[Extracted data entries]
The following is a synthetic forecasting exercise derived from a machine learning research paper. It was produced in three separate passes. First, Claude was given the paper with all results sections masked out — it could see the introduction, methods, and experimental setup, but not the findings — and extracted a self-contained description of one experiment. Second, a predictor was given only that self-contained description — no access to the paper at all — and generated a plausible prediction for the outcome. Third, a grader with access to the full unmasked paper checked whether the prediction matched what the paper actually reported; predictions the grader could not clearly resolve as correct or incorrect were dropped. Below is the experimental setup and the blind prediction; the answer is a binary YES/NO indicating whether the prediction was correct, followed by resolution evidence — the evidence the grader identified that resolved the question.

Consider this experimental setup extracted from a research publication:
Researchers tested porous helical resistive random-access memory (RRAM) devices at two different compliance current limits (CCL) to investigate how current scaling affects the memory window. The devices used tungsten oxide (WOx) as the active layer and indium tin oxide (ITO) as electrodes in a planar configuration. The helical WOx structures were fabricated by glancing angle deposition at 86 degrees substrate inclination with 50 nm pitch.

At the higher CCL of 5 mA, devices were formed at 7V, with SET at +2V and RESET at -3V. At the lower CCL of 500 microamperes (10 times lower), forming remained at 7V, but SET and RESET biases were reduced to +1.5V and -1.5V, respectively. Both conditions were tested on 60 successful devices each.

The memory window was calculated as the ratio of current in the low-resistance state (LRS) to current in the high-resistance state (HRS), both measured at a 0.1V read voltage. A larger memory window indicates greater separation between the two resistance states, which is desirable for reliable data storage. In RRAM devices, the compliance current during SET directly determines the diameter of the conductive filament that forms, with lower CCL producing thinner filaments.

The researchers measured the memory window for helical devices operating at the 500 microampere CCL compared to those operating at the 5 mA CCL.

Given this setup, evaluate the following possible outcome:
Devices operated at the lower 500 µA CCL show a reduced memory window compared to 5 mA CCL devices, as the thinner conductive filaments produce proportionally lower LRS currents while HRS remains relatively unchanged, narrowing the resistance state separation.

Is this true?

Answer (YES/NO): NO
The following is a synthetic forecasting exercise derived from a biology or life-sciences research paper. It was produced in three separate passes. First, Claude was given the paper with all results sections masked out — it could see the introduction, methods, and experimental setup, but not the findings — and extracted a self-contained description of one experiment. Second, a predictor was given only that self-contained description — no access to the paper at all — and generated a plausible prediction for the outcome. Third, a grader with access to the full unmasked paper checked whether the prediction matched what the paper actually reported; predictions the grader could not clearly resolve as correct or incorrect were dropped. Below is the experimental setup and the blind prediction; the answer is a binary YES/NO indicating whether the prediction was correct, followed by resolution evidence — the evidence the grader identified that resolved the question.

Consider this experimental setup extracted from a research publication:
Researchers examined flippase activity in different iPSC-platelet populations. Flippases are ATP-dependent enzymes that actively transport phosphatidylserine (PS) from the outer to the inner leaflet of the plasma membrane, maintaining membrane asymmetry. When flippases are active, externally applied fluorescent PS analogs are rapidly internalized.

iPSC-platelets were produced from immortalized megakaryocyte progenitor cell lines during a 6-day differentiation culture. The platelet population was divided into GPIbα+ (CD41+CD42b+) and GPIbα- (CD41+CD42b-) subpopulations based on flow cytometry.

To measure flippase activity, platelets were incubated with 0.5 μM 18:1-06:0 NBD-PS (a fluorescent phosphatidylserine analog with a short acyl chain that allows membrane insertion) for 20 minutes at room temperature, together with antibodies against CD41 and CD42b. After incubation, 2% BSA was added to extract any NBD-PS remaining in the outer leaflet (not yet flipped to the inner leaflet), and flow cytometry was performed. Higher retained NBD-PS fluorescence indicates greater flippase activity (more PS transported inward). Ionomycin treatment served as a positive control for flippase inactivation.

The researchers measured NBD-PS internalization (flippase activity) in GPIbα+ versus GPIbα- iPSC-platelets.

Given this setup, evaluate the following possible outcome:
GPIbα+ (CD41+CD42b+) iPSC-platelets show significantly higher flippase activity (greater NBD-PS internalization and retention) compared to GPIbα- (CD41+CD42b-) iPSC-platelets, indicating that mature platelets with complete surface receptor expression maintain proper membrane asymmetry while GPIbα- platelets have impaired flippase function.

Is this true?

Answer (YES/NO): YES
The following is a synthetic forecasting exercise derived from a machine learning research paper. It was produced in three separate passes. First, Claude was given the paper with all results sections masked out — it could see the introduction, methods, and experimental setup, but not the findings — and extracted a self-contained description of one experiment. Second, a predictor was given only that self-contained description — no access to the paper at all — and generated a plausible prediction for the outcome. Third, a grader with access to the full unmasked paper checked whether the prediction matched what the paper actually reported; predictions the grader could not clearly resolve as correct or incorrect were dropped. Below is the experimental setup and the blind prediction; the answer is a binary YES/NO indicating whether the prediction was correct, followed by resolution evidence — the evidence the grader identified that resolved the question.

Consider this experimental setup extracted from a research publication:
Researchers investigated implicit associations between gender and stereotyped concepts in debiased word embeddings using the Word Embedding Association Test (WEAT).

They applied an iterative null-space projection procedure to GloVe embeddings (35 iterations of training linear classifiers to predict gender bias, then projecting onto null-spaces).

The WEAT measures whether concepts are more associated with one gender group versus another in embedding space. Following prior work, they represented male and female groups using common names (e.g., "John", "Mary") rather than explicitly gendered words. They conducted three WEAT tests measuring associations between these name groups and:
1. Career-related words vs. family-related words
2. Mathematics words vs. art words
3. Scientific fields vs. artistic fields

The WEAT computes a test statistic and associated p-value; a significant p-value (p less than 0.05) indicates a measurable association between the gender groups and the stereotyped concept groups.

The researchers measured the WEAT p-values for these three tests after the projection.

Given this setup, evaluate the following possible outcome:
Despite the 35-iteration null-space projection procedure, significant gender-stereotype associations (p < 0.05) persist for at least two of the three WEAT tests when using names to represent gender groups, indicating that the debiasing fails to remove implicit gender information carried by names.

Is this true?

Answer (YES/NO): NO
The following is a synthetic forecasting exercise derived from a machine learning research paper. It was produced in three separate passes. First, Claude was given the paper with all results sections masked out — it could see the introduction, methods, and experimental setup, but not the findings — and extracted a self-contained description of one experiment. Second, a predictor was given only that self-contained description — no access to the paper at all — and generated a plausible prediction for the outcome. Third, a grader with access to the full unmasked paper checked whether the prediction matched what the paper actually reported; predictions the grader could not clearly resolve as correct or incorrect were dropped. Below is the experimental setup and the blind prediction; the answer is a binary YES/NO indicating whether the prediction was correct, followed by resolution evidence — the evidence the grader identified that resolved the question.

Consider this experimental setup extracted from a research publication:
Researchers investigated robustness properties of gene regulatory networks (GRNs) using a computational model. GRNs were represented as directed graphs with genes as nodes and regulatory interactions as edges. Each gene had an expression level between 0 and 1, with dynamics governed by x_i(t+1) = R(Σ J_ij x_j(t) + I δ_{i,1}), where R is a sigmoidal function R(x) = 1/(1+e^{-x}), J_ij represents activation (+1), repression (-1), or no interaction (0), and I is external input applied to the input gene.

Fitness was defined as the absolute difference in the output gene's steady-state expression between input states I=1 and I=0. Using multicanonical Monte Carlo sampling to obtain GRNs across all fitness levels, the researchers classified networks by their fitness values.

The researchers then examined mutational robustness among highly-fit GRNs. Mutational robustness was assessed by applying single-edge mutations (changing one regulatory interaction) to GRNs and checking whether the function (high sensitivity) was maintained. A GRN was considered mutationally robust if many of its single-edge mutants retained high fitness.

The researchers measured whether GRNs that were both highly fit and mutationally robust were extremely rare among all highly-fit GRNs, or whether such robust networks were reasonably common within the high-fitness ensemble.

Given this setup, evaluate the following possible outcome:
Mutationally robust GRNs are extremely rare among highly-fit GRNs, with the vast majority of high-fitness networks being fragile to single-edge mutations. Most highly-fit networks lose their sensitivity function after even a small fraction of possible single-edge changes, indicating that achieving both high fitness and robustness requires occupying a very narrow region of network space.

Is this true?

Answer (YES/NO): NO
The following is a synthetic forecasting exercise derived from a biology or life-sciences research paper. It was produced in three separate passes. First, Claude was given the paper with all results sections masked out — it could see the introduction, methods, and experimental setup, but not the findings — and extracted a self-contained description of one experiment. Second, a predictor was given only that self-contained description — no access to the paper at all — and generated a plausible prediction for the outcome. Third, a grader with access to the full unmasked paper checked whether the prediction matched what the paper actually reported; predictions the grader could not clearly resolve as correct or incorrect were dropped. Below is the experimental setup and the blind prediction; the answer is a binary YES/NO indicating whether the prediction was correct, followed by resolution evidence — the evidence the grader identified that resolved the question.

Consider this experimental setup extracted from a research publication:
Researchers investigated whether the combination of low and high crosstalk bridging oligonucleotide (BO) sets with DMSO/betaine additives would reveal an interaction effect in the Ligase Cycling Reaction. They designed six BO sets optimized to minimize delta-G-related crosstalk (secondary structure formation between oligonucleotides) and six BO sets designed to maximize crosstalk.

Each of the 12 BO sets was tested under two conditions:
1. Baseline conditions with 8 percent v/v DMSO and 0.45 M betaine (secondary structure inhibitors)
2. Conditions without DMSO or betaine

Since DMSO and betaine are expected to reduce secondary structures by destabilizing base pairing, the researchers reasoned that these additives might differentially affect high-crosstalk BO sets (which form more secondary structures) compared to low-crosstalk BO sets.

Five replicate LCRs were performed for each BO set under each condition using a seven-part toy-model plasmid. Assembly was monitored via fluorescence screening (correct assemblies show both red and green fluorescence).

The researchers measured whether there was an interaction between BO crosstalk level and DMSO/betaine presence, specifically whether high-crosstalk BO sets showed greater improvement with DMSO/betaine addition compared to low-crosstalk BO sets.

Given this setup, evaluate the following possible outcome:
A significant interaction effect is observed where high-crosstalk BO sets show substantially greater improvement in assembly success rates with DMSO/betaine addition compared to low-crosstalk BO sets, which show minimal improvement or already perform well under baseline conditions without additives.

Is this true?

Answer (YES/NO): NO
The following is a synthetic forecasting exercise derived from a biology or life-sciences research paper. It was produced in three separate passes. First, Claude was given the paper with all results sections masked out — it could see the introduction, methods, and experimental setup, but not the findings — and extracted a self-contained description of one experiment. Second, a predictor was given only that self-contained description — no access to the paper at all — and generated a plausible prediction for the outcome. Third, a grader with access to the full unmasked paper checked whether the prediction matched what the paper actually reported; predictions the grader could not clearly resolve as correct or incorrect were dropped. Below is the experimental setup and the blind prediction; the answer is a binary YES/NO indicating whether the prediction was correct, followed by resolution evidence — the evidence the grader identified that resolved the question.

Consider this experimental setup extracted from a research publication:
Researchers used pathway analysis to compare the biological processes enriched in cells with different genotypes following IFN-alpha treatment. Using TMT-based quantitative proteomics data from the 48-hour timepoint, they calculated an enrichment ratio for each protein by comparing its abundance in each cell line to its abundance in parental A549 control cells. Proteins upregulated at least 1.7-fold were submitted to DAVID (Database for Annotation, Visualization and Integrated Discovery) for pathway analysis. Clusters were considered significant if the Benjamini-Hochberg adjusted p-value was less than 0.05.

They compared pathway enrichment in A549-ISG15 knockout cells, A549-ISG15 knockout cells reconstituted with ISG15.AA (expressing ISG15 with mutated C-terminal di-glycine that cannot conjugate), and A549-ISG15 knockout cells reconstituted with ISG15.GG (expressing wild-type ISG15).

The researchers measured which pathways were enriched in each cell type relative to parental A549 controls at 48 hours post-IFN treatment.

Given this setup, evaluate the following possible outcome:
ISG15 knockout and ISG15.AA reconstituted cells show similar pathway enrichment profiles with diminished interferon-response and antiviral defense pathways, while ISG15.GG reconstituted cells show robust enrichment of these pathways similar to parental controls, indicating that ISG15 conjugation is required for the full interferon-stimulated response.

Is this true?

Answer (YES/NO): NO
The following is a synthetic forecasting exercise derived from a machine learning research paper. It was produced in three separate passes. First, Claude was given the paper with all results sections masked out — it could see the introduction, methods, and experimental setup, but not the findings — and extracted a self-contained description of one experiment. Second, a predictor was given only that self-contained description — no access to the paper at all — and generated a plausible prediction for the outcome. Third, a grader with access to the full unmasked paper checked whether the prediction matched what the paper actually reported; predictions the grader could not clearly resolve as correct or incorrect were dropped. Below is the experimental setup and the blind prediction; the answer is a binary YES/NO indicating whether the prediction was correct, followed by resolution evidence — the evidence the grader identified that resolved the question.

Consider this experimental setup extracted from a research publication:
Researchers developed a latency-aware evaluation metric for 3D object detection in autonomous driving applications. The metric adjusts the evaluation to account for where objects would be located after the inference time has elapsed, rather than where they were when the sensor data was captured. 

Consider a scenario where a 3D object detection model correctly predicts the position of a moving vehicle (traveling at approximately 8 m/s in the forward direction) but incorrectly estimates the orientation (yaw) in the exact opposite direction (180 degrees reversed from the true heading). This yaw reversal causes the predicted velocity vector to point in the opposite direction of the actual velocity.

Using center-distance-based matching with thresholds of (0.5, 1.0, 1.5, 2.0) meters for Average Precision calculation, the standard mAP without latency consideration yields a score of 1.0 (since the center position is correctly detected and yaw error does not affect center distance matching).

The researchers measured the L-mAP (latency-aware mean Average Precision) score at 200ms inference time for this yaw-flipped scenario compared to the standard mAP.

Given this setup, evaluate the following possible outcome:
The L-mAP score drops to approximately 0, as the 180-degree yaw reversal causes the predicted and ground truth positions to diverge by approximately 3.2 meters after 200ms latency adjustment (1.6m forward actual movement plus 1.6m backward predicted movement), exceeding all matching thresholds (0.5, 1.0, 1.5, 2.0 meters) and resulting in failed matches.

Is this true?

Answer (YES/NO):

### Task objective
Your task is to restate, word for word, only those lines above that fall between the line holding "To measure flippase" and the line holding "Answer (YES/NO): YES", inclusive.

### Final answer
To measure flippase activity, platelets were incubated with 0.5 μM 18:1-06:0 NBD-PS (a fluorescent phosphatidylserine analog with a short acyl chain that allows membrane insertion) for 20 minutes at room temperature, together with antibodies against CD41 and CD42b. After incubation, 2% BSA was added to extract any NBD-PS remaining in the outer leaflet (not yet flipped to the inner leaflet), and flow cytometry was performed. Higher retained NBD-PS fluorescence indicates greater flippase activity (more PS transported inward). Ionomycin treatment served as a positive control for flippase inactivation.

The researchers measured NBD-PS internalization (flippase activity) in GPIbα+ versus GPIbα- iPSC-platelets.

Given this setup, evaluate the following possible outcome:
GPIbα+ (CD41+CD42b+) iPSC-platelets show significantly higher flippase activity (greater NBD-PS internalization and retention) compared to GPIbα- (CD41+CD42b-) iPSC-platelets, indicating that mature platelets with complete surface receptor expression maintain proper membrane asymmetry while GPIbα- platelets have impaired flippase function.

Is this true?

Answer (YES/NO): YES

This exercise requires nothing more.